*What is needed*
In the rows from the line with "How far into" up to and including the line with "2673 centimetres", can you swap "camera" for "viewer" and keep everything else the same?

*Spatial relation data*
--*--

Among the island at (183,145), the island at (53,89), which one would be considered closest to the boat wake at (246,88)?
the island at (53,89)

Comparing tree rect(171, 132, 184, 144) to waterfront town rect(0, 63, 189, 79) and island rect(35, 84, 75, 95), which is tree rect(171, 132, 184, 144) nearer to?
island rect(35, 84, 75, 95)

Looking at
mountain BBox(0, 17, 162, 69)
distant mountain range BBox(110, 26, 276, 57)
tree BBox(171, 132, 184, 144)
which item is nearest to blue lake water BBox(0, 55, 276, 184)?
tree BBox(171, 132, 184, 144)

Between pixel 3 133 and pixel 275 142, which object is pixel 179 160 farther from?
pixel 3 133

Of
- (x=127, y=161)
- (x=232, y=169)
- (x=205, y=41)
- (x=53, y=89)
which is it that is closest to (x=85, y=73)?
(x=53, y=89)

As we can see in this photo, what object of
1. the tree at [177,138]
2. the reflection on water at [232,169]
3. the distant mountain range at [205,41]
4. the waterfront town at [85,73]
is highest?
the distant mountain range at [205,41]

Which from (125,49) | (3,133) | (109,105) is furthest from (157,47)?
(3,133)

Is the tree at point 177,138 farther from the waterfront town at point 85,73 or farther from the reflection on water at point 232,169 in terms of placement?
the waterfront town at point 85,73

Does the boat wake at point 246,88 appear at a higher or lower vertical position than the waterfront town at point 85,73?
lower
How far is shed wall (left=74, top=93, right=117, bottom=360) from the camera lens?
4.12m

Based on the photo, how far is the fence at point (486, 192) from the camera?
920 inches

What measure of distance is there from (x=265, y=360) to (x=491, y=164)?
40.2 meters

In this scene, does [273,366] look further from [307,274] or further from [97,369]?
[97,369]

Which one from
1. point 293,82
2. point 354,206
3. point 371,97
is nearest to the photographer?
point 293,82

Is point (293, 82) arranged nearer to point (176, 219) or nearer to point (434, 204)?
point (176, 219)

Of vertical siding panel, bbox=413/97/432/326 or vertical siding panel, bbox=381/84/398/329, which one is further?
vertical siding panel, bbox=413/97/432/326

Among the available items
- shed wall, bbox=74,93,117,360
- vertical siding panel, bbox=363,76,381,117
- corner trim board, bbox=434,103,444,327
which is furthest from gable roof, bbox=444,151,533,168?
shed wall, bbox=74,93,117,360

--*--

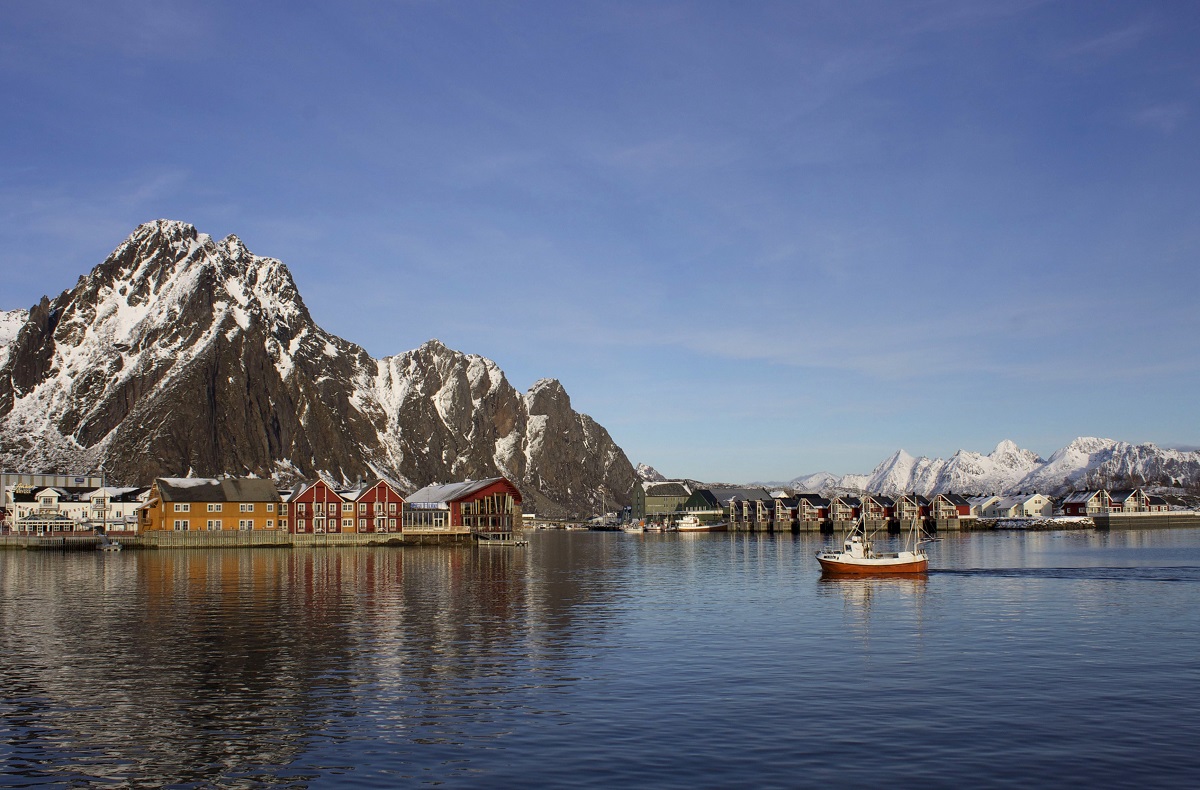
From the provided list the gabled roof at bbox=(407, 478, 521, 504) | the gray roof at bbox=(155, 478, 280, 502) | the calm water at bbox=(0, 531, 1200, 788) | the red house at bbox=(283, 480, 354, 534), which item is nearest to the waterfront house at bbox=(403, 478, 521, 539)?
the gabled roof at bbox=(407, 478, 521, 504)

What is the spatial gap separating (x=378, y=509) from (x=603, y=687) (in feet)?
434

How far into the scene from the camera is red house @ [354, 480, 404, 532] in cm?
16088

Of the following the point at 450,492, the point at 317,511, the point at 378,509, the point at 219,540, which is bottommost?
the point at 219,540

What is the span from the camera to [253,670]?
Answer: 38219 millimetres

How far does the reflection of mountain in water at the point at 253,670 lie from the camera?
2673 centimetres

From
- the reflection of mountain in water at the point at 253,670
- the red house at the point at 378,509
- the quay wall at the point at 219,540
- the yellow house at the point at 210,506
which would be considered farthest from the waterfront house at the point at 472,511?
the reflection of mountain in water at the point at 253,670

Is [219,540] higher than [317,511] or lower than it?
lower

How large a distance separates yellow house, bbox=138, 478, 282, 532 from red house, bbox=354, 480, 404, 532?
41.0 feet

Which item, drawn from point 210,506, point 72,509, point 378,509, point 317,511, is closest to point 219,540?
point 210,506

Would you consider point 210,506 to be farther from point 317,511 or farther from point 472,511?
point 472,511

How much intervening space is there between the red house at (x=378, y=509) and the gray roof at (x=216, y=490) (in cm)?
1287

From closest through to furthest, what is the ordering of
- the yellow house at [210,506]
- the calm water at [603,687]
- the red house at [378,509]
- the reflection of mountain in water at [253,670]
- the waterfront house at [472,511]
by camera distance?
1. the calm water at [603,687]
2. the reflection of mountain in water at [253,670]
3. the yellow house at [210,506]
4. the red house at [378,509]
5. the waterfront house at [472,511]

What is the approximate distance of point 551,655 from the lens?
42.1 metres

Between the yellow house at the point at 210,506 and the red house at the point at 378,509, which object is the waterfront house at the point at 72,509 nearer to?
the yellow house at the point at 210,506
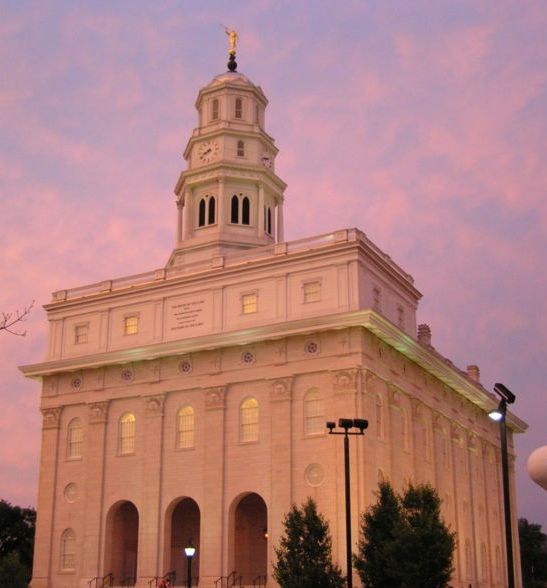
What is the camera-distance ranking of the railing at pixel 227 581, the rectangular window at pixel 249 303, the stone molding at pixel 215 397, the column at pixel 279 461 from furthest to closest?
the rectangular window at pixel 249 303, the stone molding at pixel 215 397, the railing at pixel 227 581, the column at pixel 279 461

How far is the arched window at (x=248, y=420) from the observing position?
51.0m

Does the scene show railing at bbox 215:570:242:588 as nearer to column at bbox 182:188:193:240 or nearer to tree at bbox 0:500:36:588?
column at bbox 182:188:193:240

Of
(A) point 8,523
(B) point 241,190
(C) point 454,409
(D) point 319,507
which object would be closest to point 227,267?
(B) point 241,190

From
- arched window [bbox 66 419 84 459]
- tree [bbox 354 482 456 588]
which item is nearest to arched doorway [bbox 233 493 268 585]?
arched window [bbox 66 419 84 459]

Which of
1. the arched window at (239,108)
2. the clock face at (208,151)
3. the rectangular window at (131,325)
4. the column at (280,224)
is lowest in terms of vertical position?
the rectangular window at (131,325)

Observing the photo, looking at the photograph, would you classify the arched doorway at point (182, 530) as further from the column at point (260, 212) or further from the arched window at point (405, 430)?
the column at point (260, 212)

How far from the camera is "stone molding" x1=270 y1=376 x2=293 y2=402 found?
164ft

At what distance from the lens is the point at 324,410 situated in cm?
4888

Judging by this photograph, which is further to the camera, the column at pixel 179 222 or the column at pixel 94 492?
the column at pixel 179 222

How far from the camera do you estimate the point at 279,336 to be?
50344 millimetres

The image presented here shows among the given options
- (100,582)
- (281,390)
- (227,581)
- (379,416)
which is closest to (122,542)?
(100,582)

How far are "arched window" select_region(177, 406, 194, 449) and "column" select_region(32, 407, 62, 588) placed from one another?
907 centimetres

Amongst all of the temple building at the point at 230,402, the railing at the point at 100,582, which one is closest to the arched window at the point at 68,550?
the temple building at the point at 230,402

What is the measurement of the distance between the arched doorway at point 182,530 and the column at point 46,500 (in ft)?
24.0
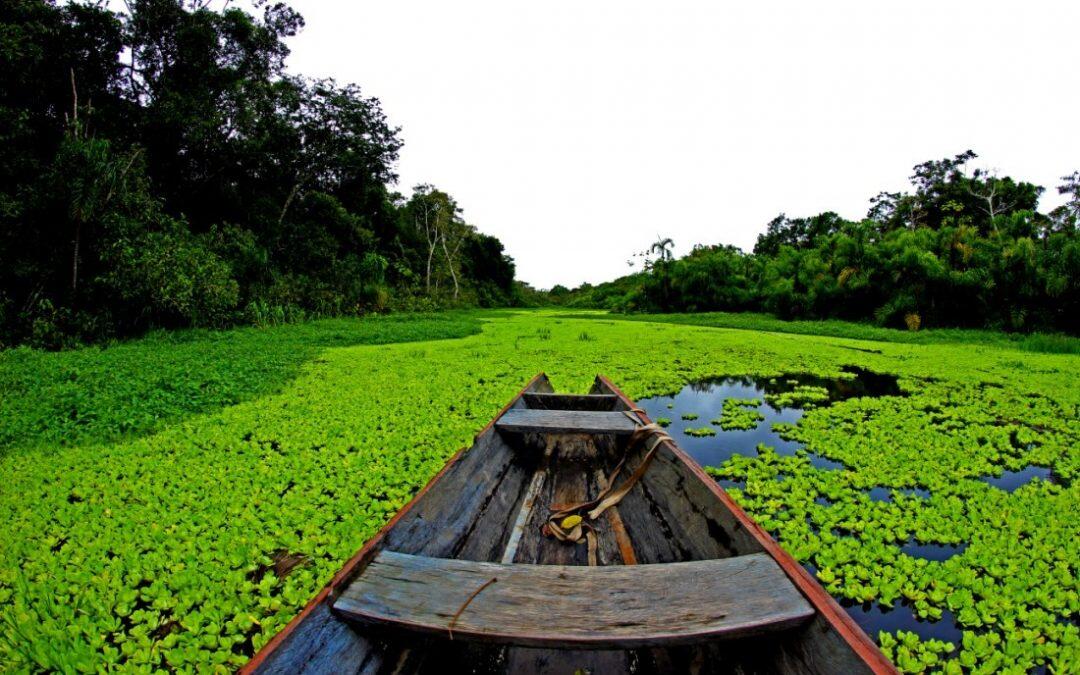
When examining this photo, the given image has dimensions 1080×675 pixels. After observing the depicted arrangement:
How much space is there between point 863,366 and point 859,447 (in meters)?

--*--

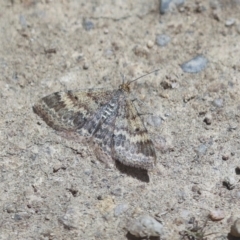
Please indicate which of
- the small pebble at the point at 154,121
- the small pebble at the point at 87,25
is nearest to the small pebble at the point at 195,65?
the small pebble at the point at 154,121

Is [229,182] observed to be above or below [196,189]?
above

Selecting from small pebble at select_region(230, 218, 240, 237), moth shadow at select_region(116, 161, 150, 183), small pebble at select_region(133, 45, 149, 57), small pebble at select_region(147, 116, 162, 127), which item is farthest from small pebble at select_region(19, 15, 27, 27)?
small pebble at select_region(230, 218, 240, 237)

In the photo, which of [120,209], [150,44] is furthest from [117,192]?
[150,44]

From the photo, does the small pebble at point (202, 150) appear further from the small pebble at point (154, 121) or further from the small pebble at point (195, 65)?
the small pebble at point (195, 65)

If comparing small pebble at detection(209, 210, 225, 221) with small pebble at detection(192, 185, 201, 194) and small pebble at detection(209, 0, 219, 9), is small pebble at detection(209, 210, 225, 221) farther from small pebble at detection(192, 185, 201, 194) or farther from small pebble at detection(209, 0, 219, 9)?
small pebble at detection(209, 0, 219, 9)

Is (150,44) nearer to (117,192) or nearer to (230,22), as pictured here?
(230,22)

--*--

*Response*
How far into the scene from the viewer is red house @ [354, 480, 404, 532] in cm?
16088

Of the following the point at 450,492, the point at 317,511, the point at 378,509, the point at 219,540, which is bottommost?
the point at 219,540

What is the span from the viewer to [253,670]?
Answer: 38219 millimetres

How far does the reflection of mountain in water at the point at 253,670 lie from the viewer?
2673 centimetres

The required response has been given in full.